Mileti has referred to disasters being ‘designed’. He says that disasters are ‘the consequences of narrow and short-sighted development patterns, cultural premises, and attitudes toward both the natural environment and even science and technology’. Although he was referring to the USA, the points may be applied more generally.

In this paper, I will primarily concentrate on the Japan Air Lines flight JL123 crash in 1985, the subject of my book Dealing With Disaster in Japan: Responses to the Flight JL123 Crash, whilst also discussing the Great East Japan Earthquake of 2011. In looking at the JAL crash I will highlight how the kizuna, bonds, between the living and the dead are maintained through memorial acts. But the kizuna between the living and living are also significant, and this relates also to the care which survivors and those who lose loved ones are cared for. However, I am not concerned only with the post event responses. This paper will also consider the way in which the Japanese system itself may be responsible for turning a tragedy into a disaster through the relatively poor working bonds between risk assessment and disaster response.


Country of Disasters

Japan is a country which is frequently hit by forces of nature. Although it is the large events such as earthquakes, typhoons, and tsunami which grab the headlines and has accounted for the greatest loss of life from single incidents, it needs to be remembered that Japan faces a range of natural challenges such as snow and landslides.

It is perhaps normal to speak of ‘natural disasters’, but there is a problem with the terminology. For the event itself is not a disaster per se, but whether the society was able to cope with the natural event. A recent Chatham House report uses the term High Impact Low Probability events and suggests that they be increasing in number. With more and more people on the planet, and with more living in urban areas, this seems inevitable.

But what is a disaster? In fact, ‘There is no clear and universally accepted definition of when an accident becomes a disaster’. Disaster is in the eye of the beholder. But this does not really matter, for as Cutter says, sometimes too much energy is spent by trying to define disasters, ‘rather than researching more important and fundamental concerns’ such as how we respond to the events themselves.

As a modern society, it should be of no surprise that Japan has suffered a number of large ‘man-made’ disasters. As with the so-called ‘natural’ disasters, it is not these events themselves which is the disaster, but rather society’s response to them which results in them potentially being a disaster. It is perhaps logical to suggest that a country which is has to face a large number of high impact events should be best suited to cope with them. If this is the case, then such a country should not have so many disasters. Japan is a country which has always had to deal with many hazards. Consequently, ‘disasters’ should be less likely.

However, I would argue that Japan historically has not responded well to either natural events or man-made events. The study of JL123 will demonstrate why this is the case and why it is appropriate to use the term ‘disaster’ in this context.

Flight to disaster

524 people were on board the Boeing 747 jumbo jet, registration JA8119. Passengers included those travelling due to Obon, the festival of the dead, businessmen, families returning from Tokyo Disneyland, and the singer Kyū Sakamoto. By chance an amateur photographer videoed the take off.

12 minutes into its flight, there was an explosion, and unknown to those on board, a large part of the tail fin had broken off. Soon all hydraulics were also lost. The pilot declared the plane as being ‘uncontrollable’ to Air Traffic Control.

Dataset extract:
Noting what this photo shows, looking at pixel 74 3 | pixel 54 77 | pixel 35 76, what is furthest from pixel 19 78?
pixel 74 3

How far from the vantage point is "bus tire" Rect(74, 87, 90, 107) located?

Tasks to carry out:
- 1) From the passage on disasters in Japan, write out the portion from "It is perhaps normal" up to and including "this seems inevitable.".
- 2) List every natural hazard that the passage on disasters in Japan names as one the country faces.
- 3) According to the passage on disasters in Japan, how many minutes into the flight did the explosion occur?

Answers provided:
- 1)
It is perhaps normal to speak of ‘natural disasters’, but there is a problem with the terminology. For the event itself is not a disaster per se, but whether the society was able to cope with the natural event. A recent Chatham House report uses the term High Impact Low Probability events and suggests that they be increasing in number. With more and more people on the planet, and with more living in urban areas, this seems inevitable.

- 2) earthquakes, typhoons, tsunami, snow, landslides

- 3) 12 minutes